Tarrant County Prosecutor: Picking Jurors Is A Lot Like Taming Horses
Katie Woods hasn’t always been an assistant district attorney for Tarrant County.
As Texas Lawyer magazine pointed out in a recent profile of Woods, who was hired by the Tarrant County District Attorney’s Office last year, she is also a former Miss Rodeo USA who believes “there are a lot of similarities between lawyering and rodeoing.”
In fact, Woods told the magazine, the process of voir dire, or the process of selecting jurors, isn’t all that different from getting a horse to do exactly what you want it to do.
“You’re always sizing up your competition. . . . You want to know what you’re up against to be successful in what you’re doing,” says Woods, who says her rodeo background also helps her in voir dire because she knows how to make a jury like her — “[m]uch like you want a horse to trust you and follow you wherever you want to go,” she says.
Manipulating jurors, though obviously a part of any attorney’s job, is a subject of frequent controversy, especially in cases of wrongful convictions. For example, many civil rights groups would argue that it’s not an “impartial jury,” as the Constitution’s Sixth Amendment requires, when all the jurors are white and the defendant is black (which is part of why most wrongful convictions are of blacks and Hispanics).

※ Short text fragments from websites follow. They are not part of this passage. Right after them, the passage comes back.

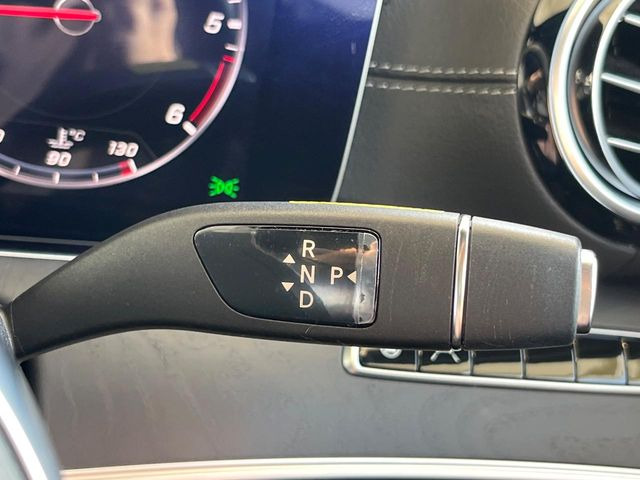 ���V�t�g�m�u�̎g�p�������Ȃ��A�ǍD�ȏ�Ԃł��B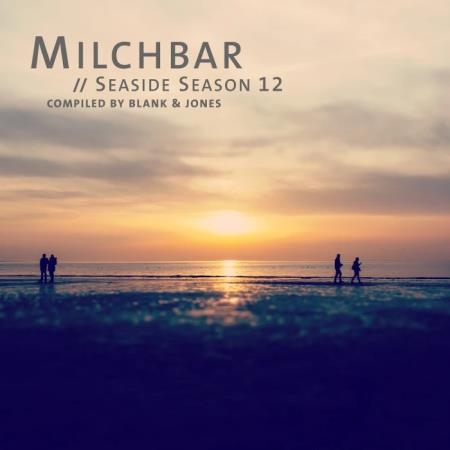Milchbar - Seaside Season 12 (2020)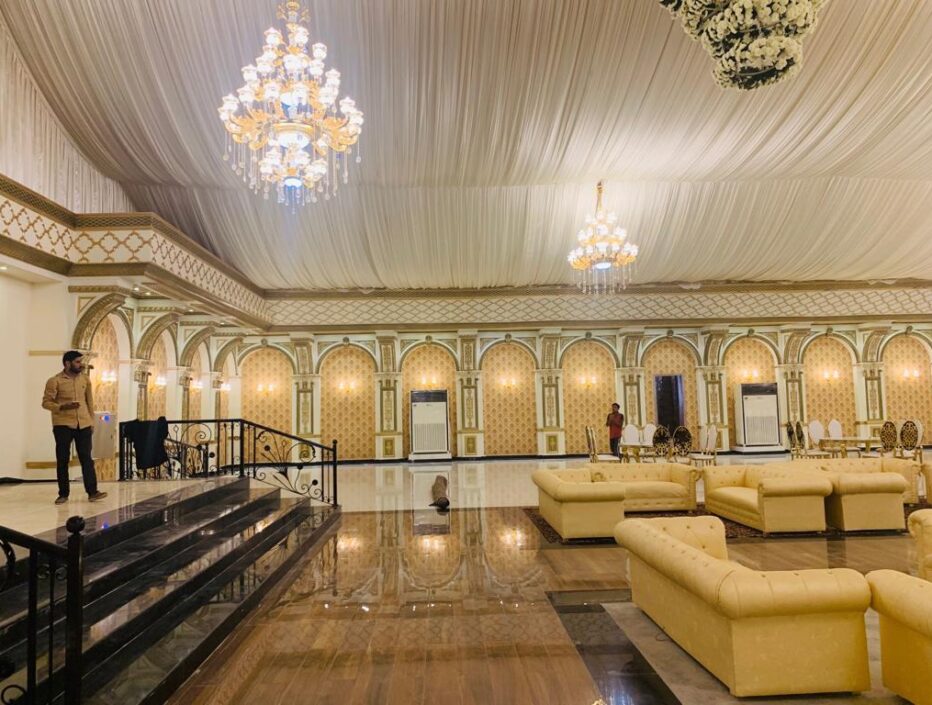 WhatsApp Image 2020-12-12 at 20.25.59 (1)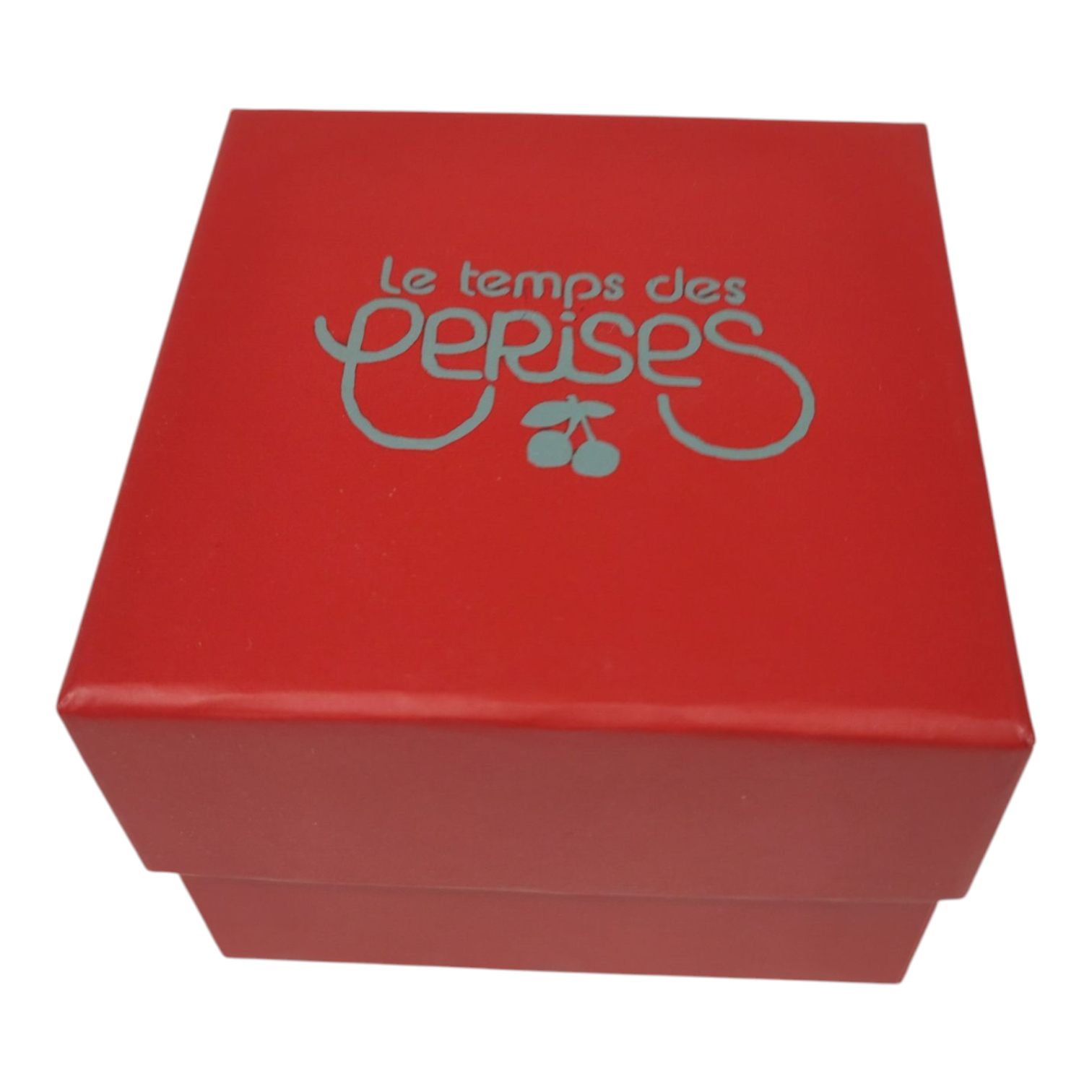 Montre femme 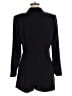 H&M Black Romper Size M - photo 2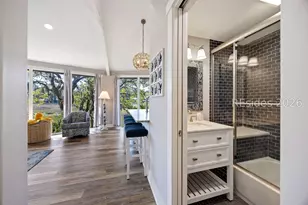 2041 Deer Island Rd, Hilton Head Island, SC 29928 - Photo 25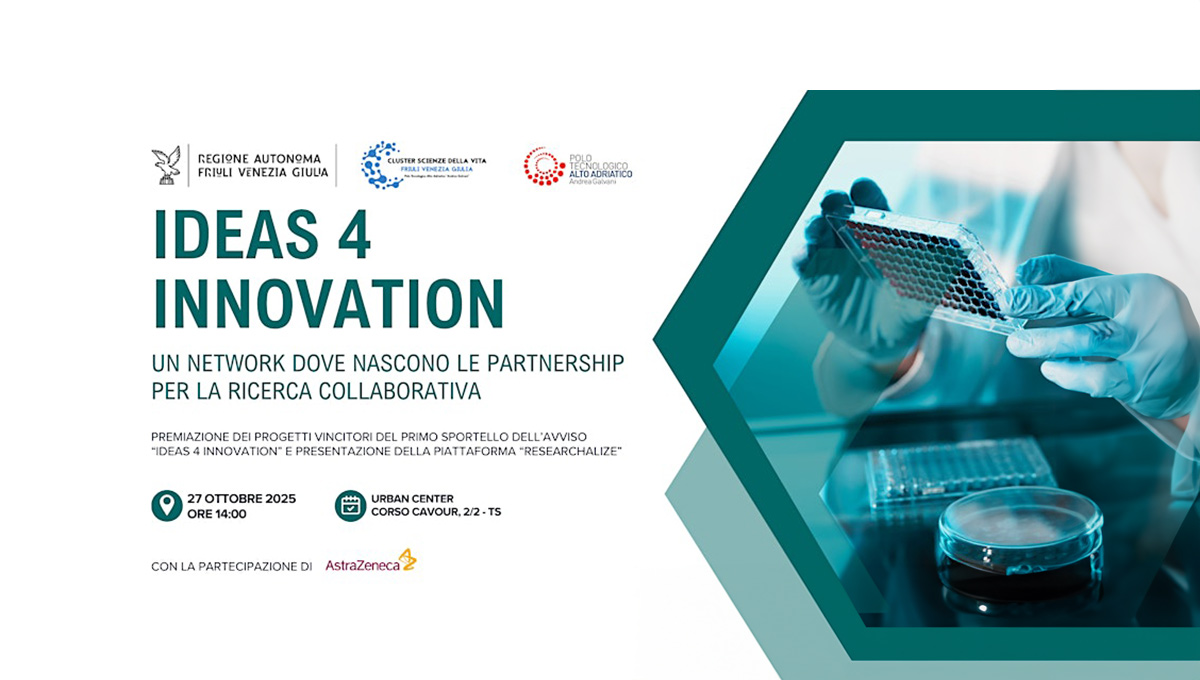 IDEAS 4 INNOVATION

So to compare the “persuasion” of jurors to the taming of horses is probably not a good idea.
It’s fair to say, however, that the Tarrant County District Attorney’s Office loves its rodeo-queen prosecutor. The site has several photos of Woods wrastlin’ with cows and holding her medals and a story about her headlined “This Cowgirl’s No Outlaw.”
There’s even one of her wearing her tiara-wrapped cowboy hat when she was named Miss Rodeo USA in 2004.